Broke Trump’s Latest Desperate Strategy to Avoid Paying E. Jean Carroll
The former president thinks he should be able to say he won that lawsuit.
After losing the second defamation case brought by writer E. Jean Carroll, Donald Trump has a new demand for Judge Lewis Kaplan: Reduce the $83.3 million penalty, or do the whole trial over again.
In a motion filed in court on Tuesday, Trump’s attorneys argued that Kaplan had overstepped by curtailing the bombastic disruptor’s testimony, limiting his answers to just a handful of pre-reviewed questions in an attempt to limit Trump’s courtroom outbursts and to streamline an off-the-rails trial.
“This Court’s erroneous decision to dramatically limit the scope of President Trump’s testimony almost certainly influenced the jury’s verdict, and thus a new trial is warranted,” the motion reads.
Trump’s team also claimed that the harm inflicted upon Carroll was “garden variety,” and that the columnist’s legal team failed to tie the harassment she endured after going public with sexual assault allegations to the GOP primary front-runner.
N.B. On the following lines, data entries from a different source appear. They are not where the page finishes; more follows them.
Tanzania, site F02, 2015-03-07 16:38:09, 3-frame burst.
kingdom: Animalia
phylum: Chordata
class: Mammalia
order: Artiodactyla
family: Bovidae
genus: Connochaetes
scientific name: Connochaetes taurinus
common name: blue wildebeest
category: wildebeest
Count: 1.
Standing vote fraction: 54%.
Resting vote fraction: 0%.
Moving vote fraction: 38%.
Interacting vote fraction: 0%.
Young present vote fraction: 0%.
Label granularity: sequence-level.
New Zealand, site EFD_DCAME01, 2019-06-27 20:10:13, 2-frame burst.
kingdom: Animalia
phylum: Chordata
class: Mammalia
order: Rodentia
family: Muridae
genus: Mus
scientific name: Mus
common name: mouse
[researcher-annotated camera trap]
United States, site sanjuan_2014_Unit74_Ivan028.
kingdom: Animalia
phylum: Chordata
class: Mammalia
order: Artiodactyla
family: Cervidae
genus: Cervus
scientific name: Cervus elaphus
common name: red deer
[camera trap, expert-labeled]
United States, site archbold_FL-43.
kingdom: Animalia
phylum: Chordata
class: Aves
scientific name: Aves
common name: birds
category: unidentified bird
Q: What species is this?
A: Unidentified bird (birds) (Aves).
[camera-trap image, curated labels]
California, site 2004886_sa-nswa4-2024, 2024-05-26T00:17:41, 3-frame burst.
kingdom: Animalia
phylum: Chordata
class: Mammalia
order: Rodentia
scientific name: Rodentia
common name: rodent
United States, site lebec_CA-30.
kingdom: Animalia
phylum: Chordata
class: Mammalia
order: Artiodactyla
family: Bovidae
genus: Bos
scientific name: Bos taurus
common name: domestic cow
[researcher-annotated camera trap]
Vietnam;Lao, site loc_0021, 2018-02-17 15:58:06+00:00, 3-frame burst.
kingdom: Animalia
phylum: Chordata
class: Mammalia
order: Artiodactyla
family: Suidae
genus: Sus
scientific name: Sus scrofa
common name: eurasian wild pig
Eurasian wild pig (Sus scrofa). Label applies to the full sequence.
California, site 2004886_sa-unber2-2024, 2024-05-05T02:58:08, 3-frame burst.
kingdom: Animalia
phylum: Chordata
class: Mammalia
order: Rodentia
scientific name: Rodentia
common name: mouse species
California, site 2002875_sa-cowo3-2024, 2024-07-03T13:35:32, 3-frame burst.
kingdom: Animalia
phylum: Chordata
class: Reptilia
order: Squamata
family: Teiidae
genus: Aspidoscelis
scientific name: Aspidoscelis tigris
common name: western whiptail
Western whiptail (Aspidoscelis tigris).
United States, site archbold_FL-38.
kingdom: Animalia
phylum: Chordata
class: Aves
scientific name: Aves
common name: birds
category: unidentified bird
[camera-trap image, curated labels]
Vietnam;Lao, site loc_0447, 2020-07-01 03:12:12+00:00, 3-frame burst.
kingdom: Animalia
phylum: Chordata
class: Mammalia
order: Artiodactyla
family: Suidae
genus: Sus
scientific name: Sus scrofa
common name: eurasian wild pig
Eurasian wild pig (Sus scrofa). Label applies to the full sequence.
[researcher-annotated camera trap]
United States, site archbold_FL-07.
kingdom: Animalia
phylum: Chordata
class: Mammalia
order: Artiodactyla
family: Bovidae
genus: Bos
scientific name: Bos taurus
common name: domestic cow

All in all, Trump’s lawyers requested the judge downsize the self-purported billionaire’s penalty to a fraction of the jury-ordered figure, describing some of the fines as “grossly excessive.”
The filing is, frankly, a long-shot bid, and Carroll’s team has already opposed the motion, calling one of his arguments “laughable.”
Meanwhile, Trump insisted in interviews Tuesday that he has “a lot of money” and doesn’t “worry about money,” despite trying to worm his way out of his legal comeuppance—of which Carroll’s judgment amounts to just one small part. Trump has twice asked Kaplan to delay requiring payment to Carroll. The first time was last month, and Kaplan denied but asked Carroll’s attorneys to respond. In a filing last week, Carroll’s lawyers blasted Trump’s legal reasoning for reducing the fine, saying it “boils down to nothing more than ‘trust me.’”
Trump asked again on Monday, requesting a reduced bond of $24.475 million. Kaplan shut him down again.